* **Available records**
........

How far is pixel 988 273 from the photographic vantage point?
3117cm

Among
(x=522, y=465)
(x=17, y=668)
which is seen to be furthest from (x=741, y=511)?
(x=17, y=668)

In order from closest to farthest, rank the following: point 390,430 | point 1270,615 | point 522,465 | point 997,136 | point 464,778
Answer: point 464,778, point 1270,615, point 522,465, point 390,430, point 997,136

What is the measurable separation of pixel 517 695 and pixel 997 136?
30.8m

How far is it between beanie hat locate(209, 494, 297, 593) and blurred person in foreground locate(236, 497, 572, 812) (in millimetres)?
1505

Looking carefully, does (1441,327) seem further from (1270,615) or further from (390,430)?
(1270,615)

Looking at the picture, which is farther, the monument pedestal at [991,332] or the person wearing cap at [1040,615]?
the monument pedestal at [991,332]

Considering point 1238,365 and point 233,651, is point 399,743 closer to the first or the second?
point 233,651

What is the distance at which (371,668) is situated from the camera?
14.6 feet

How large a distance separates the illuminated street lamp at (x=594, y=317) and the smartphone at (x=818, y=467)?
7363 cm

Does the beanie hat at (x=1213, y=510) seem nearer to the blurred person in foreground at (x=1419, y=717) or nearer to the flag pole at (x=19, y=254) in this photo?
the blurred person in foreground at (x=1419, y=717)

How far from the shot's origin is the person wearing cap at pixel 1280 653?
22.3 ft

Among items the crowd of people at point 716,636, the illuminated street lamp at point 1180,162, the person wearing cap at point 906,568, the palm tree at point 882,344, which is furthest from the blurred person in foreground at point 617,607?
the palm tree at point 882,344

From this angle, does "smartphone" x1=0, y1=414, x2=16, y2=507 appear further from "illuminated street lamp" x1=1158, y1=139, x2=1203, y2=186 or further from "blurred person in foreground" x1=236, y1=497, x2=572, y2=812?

........

* **Set problem**
Can you reproduce the entries verbatim, starting at the line that contains "What is the measurable" and running through the final line of the entries, both ends included?

* **Exercise solution**
What is the measurable separation of pixel 517 695 and pixel 997 136?
30.8m

How far is it between beanie hat locate(209, 494, 297, 593) and blurred person in foreground locate(236, 497, 572, 812) (in millimetres)?
1505

Looking carefully, does (1441,327) seem further from (1270,615) or further from (390,430)?
(1270,615)

Looking at the picture, which is farther, the monument pedestal at [991,332] or the person wearing cap at [1040,615]?
the monument pedestal at [991,332]

Considering point 1238,365 and point 233,651, is point 399,743 closer to the first or the second?
point 233,651

What is the distance at which (371,668) is situated from the camera?
14.6 feet

How large a distance separates the illuminated street lamp at (x=594, y=317) and the smartphone at (x=818, y=467)?
7363 cm

Does the beanie hat at (x=1213, y=510) seem nearer to the blurred person in foreground at (x=1419, y=717) or nearer to the flag pole at (x=19, y=254) in this photo?
the blurred person in foreground at (x=1419, y=717)

How far from the shot's origin is the person wearing cap at pixel 1280 653?
22.3 ft

Among items the crowd of people at point 716,636, the illuminated street lamp at point 1180,162, the person wearing cap at point 906,568, the palm tree at point 882,344, which is furthest from the blurred person in foreground at point 617,607?
the palm tree at point 882,344

From this angle, does "smartphone" x1=0, y1=414, x2=16, y2=507 appear further from "illuminated street lamp" x1=1158, y1=139, x2=1203, y2=186 or further from "blurred person in foreground" x1=236, y1=497, x2=572, y2=812?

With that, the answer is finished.